▶ _Extrait à lire_
Nouvelle stratégie américaine à l'égard de l'ANASE : prudence, info-colonialisme !

Ruban des drapeaux de l'ASEAN, drapeaux de l'AEC (Communauté économique de l'Asie)10 pays, drapeaux de l'ASEAN agitant une illustration vectorielle.

Image Source : Shutterstock

by Ksenia Muratshina

First Published in: Nov.15,2024

Dec.02, 2024

Les deux faces d'un même sommet

 

 

Le sommet annuel de l'Association des nations de l'Asie du Sud-Est (ANASE) et des États-Unis s'est tenu à Vientiane en octobre. Les réunions de ce type sont une routine pour l'ANASE et se tiennent avec chacune des puissances non régionales, c'est-à-dire les partenaires de dialogue de l'association. Ils discutent des plans de coopération et échangent leurs points de vue sur les questions internationales. Cette fois-ci, les États-Unis, représentés par A. Blinken, ont à nouveau tenté de se servir de ce dialogue pour imposer leur vision des problèmes mondiaux. Les déclarations du secrétaire d'État américain étaient de nature anti-russe, anti-chinoise et anti-coréenne, et visaient à accroître les tensions concernant la mer de Chine méridionale et la situation politique interne au Myanmar.

 

 

La mise en œuvre d'une nouvelle initiative des États-Unis pourrait leur permettre d'interférer dans la politique de l'information de l'ANASE et de contrôler le cyberespace de toute l'Asie du Sud-Est.

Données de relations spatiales
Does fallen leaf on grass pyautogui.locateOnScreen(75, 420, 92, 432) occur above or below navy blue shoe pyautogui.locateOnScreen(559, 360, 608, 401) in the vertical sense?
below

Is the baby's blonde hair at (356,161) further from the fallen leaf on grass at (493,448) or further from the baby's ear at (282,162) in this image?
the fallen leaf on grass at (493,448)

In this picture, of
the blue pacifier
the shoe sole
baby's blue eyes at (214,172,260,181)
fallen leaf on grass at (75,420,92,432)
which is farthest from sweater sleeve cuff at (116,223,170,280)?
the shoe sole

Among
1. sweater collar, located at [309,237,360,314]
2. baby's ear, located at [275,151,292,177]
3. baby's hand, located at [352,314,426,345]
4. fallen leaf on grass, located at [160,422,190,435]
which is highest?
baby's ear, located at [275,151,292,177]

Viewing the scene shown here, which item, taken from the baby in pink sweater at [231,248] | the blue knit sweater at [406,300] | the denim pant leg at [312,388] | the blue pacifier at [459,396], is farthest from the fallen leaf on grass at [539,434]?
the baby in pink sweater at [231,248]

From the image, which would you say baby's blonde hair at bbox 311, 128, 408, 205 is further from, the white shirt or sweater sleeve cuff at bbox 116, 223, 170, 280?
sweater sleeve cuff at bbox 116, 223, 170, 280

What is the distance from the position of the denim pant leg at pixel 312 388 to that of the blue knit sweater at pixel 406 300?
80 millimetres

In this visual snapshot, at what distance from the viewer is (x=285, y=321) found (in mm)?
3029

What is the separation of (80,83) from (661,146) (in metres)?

▶ _Consigne_
Recopiez, s'il vous plaît, le passage de l'article sur l'ANASE qui va de "Le sommet annuel" jusqu'à "interne au Myanmar." inclus. Pour répondre, appuyez-vous uniquement sur l'article.

▶ _Réponse à l'exercice_
Le sommet annuel de l'Association des nations de l'Asie du Sud-Est (ANASE) et des États-Unis s'est tenu à Vientiane en octobre. Les réunions de ce type sont une routine pour l'ANASE et se tiennent avec chacune des puissances non régionales, c'est-à-dire les partenaires de dialogue de l'association. Ils discutent des plans de coopération et échangent leurs points de vue sur les questions internationales. Cette fois-ci, les États-Unis, représentés par A. Blinken, ont à nouveau tenté de se servir de ce dialogue pour imposer leur vision des problèmes mondiaux. Les déclarations du secrétaire d'État américain étaient de nature anti-russe, anti-chinoise et anti-coréenne, et visaient à accroître les tensions concernant la mer de Chine méridionale et la situation politique interne au Myanmar.